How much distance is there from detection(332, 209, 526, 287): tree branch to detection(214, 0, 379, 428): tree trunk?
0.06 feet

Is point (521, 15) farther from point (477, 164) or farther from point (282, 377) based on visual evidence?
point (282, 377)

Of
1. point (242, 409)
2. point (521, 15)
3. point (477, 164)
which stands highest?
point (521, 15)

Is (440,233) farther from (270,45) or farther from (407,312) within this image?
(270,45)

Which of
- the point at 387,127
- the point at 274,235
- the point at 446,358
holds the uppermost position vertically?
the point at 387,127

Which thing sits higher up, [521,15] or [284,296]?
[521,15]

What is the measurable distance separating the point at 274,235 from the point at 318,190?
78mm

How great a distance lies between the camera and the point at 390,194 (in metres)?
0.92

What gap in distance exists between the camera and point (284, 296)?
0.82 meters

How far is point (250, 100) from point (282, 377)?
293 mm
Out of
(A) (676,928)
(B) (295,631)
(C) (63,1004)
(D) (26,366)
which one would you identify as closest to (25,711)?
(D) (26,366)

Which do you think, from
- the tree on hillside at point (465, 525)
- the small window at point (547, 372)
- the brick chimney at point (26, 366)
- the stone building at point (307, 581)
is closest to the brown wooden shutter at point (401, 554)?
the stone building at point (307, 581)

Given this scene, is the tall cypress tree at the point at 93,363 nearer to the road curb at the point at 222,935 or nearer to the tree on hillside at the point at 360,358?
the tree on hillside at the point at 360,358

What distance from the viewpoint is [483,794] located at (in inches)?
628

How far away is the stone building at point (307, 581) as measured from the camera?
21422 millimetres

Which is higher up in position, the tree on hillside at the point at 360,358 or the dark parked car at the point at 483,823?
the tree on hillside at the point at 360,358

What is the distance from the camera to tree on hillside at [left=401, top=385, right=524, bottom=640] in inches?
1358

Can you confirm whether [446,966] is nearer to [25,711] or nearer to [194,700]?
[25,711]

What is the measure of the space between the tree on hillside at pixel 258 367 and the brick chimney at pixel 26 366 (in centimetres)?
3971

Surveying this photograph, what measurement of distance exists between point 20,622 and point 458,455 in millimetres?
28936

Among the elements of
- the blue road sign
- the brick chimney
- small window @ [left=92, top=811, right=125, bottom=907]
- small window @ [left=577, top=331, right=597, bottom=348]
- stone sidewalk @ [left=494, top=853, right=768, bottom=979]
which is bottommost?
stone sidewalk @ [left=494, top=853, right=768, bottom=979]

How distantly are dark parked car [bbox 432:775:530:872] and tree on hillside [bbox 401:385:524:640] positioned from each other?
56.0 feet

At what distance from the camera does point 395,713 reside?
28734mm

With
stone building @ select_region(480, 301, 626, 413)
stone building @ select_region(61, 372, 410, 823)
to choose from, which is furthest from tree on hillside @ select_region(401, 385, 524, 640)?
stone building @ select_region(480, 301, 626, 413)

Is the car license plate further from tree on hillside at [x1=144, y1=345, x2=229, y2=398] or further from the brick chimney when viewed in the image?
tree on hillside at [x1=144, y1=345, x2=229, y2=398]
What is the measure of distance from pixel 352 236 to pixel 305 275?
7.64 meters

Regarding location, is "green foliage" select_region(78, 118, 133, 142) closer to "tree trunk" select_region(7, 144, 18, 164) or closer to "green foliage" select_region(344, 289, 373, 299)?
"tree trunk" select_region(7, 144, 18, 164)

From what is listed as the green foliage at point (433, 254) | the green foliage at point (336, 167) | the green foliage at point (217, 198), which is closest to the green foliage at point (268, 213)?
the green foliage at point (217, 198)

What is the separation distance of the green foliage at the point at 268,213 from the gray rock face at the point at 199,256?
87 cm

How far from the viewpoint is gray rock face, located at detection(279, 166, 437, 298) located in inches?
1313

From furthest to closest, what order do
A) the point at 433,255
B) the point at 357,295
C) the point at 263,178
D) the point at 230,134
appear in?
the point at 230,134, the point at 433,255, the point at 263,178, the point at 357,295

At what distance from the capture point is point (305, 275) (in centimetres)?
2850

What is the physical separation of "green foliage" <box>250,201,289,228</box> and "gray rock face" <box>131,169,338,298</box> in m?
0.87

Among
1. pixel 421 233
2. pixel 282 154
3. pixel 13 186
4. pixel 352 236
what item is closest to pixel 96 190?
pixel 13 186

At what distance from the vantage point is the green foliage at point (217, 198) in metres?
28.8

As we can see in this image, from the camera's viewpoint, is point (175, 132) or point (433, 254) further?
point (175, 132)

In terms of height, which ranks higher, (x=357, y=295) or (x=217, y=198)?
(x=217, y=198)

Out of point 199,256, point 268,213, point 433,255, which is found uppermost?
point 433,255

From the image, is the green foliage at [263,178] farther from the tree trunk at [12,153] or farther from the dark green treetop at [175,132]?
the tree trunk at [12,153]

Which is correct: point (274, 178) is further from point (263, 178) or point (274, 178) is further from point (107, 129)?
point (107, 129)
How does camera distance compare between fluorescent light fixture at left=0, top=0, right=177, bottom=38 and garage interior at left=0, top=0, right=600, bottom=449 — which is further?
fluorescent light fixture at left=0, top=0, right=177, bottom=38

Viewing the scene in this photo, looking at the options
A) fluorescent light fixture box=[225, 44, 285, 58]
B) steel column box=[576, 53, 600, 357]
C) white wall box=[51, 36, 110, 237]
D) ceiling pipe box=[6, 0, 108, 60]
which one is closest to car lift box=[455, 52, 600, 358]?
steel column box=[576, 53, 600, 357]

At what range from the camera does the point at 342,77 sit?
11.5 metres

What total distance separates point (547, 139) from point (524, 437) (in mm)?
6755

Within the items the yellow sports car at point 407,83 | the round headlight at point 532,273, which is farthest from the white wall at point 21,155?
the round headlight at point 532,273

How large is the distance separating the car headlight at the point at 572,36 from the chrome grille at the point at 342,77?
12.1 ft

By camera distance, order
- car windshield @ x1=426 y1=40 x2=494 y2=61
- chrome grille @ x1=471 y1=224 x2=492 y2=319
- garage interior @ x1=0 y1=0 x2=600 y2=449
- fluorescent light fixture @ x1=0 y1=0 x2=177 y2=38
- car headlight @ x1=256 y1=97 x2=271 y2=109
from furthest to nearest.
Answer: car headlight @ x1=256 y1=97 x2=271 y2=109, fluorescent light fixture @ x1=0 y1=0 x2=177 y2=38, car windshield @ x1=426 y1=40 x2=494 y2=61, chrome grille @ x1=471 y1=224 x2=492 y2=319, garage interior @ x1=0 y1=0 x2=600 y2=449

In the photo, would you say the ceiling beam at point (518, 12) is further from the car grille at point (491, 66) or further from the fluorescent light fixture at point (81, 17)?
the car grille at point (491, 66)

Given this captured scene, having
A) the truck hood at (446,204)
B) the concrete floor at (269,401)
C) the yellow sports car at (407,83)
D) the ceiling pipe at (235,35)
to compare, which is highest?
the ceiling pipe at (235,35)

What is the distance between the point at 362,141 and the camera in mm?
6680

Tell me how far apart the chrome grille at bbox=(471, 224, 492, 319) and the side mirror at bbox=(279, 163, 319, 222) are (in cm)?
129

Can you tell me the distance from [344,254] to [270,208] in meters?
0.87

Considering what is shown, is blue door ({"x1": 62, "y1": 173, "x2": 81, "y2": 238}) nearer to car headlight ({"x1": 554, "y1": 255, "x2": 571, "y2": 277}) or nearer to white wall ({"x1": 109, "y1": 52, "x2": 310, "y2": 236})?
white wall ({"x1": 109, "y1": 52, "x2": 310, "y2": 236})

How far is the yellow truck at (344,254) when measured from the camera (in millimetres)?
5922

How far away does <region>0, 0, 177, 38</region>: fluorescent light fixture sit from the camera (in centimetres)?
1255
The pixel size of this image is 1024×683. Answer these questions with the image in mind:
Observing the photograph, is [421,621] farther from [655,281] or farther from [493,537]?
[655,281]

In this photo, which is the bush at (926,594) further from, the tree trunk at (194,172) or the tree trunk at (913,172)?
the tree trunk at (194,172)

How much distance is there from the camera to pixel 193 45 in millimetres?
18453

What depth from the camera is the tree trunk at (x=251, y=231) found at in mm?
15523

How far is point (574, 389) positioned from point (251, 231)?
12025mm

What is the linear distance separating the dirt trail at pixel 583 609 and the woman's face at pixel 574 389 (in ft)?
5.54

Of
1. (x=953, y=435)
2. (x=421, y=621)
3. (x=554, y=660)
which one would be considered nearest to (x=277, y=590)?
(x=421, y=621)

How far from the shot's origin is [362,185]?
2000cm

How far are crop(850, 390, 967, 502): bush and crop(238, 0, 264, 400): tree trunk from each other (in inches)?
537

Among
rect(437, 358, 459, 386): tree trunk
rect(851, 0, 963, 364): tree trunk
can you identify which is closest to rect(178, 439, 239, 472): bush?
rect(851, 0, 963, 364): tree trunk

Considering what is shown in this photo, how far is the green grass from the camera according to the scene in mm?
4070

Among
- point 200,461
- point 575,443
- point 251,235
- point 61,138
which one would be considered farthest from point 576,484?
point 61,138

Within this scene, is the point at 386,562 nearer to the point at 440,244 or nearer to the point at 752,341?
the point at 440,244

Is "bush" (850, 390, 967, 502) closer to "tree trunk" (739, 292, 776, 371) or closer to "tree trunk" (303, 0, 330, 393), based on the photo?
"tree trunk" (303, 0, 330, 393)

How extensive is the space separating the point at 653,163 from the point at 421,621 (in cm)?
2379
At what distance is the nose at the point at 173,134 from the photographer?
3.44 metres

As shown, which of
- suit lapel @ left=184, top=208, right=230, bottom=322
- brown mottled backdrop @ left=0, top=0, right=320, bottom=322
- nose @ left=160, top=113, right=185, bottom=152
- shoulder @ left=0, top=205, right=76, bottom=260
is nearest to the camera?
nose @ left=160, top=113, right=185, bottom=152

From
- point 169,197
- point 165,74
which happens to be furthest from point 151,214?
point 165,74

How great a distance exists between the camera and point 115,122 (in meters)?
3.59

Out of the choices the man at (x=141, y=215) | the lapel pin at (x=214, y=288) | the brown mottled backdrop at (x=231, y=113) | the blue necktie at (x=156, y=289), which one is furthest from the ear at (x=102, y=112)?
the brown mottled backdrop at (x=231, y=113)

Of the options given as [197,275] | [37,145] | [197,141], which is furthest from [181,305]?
========================
→ Problem statement: Please convert the stretch of the items from the line containing "How far are" through the last line of the items into a JSON list of strings, with one string per line and blank lines left out.

→ Task output:
[
  "How far are crop(850, 390, 967, 502): bush and crop(238, 0, 264, 400): tree trunk from each other (in inches)?",
  "537",
  "Among",
  "rect(437, 358, 459, 386): tree trunk",
  "rect(851, 0, 963, 364): tree trunk",
  "can you identify which is closest to rect(178, 439, 239, 472): bush?",
  "rect(851, 0, 963, 364): tree trunk",
  "Considering what is shown in this photo, how far is the green grass from the camera according to the scene in mm?",
  "4070",
  "Among",
  "- point 200,461",
  "- point 575,443",
  "- point 251,235",
  "- point 61,138",
  "which one would be considered farthest from point 576,484?",
  "point 61,138",
  "Within this scene, is the point at 386,562 nearer to the point at 440,244 or nearer to the point at 752,341?",
  "the point at 440,244",
  "Is \"bush\" (850, 390, 967, 502) closer to \"tree trunk\" (739, 292, 776, 371) or closer to \"tree trunk\" (303, 0, 330, 393), based on the photo?",
  "\"tree trunk\" (303, 0, 330, 393)",
  "How extensive is the space separating the point at 653,163 from the point at 421,621 (in cm)?",
  "2379",
  "At what distance is the nose at the point at 173,134 from the photographer?",
  "3.44 metres",
  "As shown, which of",
  "- suit lapel @ left=184, top=208, right=230, bottom=322",
  "- brown mottled backdrop @ left=0, top=0, right=320, bottom=322",
  "- nose @ left=160, top=113, right=185, bottom=152",
  "- shoulder @ left=0, top=205, right=76, bottom=260",
  "is nearest to the camera?",
  "nose @ left=160, top=113, right=185, bottom=152",
  "From",
  "- point 169,197",
  "- point 165,74",
  "which happens to be furthest from point 151,214?",
  "point 165,74",
  "How great a distance exists between the camera and point 115,122 (in meters)?",
  "3.59",
  "Out of the choices the man at (x=141, y=215) | the lapel pin at (x=214, y=288) | the brown mottled backdrop at (x=231, y=113) | the blue necktie at (x=156, y=289), which one is furthest from the ear at (x=102, y=112)?",
  "the brown mottled backdrop at (x=231, y=113)",
  "Of the options given as [197,275] | [37,145] | [197,141], which is furthest from [181,305]?"
]